In a medium-sized bowl combine the flours and salt. Set aside. With an electric mixer (or by hand) beat the cream cheese until light and fluffy, add the butter and do the same, mixing until the two are well combined. Beat in the sugar and mix until well incorporated. Add the flour mixture to the butter mixture and stir only long enough to combine the two. The dough should no longer be dusty looking. Turn the dough out onto the counter, knead once or twice to bring it together, shape into a ball, flatten, wrap in plastic and chill it in a refrigerator.
Heat your oven to 350F degrees, and arrange the racks in the top and bottom thirds.

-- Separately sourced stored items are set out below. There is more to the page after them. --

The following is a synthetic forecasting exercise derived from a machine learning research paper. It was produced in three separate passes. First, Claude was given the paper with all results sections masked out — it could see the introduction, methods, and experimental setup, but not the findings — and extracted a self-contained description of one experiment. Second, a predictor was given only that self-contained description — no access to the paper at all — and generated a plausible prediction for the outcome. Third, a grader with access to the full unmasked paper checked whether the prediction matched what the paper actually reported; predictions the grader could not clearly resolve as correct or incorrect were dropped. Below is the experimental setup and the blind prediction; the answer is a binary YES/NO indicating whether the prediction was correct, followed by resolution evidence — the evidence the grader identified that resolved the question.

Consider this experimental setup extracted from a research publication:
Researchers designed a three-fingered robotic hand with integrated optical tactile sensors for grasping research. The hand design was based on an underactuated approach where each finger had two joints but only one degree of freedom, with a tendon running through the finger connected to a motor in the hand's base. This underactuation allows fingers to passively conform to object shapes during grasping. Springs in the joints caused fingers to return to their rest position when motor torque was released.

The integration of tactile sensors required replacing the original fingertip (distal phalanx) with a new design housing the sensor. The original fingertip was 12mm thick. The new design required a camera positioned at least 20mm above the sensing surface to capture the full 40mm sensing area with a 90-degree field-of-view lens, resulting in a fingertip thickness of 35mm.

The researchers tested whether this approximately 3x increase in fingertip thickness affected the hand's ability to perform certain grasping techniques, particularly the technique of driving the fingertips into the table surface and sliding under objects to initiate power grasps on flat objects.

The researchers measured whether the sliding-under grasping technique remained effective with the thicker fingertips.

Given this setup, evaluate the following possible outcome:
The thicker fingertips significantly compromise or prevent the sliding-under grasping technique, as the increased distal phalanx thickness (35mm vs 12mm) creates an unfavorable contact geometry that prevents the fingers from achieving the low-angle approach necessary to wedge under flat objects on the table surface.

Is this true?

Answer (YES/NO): YES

When you are ready to roll out your cookies do so on a lightly floured work surface. Roll the dough out to 1/4-inch thickness, and cut into shapes with the cookie cutter of your choice. Place on the prepared baking sheets an inch apart, and sprinkle each cookie with a bit of large-grain sugar. Bake for six or seven minutes, just until cookies are fragrant, and getting a bit golden at the edges - avoid over-baking or they will come out on the dry side. Allow to cool, and dust cookies with a bit of powdered sugar.

* These cookies make delicious sandwich cookies. Once baked sandwich two cookies together with strawberry jam!

Rum Balls

Rum Balls

6 ounces semi-sweet chocolate (6 bakers chocolate squares) - melted
1/3 cup almond paste
1/2 cup sour cream
A pinch of salt
4 cups (or 1 1/2 boxes) Nilla Crackers or vanilla wafers
3/4 cup unsalted butter (melted)
1/3 cup cocoa
1 cup dark or spiced rum
3 cups chocolate sprinkles
Combine melted chocolate, sour cream, almond paste and salt with spatula. Cream well and set aside. In food processor blend wafers. Once the wafers have been blended to create aprox 4 cups of fine crumbs add butter, cocoa and rum to food processor and blend until combined and crumbs hold their shape. Add crumb mixture to chocolate-sour cream mixture and knead with your hands until blended and soft. Refrigerate dough until firm (overnight).  Once firm form small rum-filled balls then roll in chocolate sprinkles and put in sealed container lined with wax paper. Keep them refrigerated until you eat every single last one of them.

Brown sugar shortbread


Brown Sugar Walnut Shortbread
*recipe adapted from Lottie + Doof
*Picture by/from Lottie + Doof


1 lb (2 cups) plus 2 tablespoons unsalted butter, softened
1 1/8 cup brown sugar
2/3 cup white sugar
2 eggs, room temperature
1 tablespoons pure vanilla extract
3 cup all purpose flour
1 1/3 cup spelt flour
1 teaspoon sea salt
1 1/2 cups coarsely chopped walnuts (optional)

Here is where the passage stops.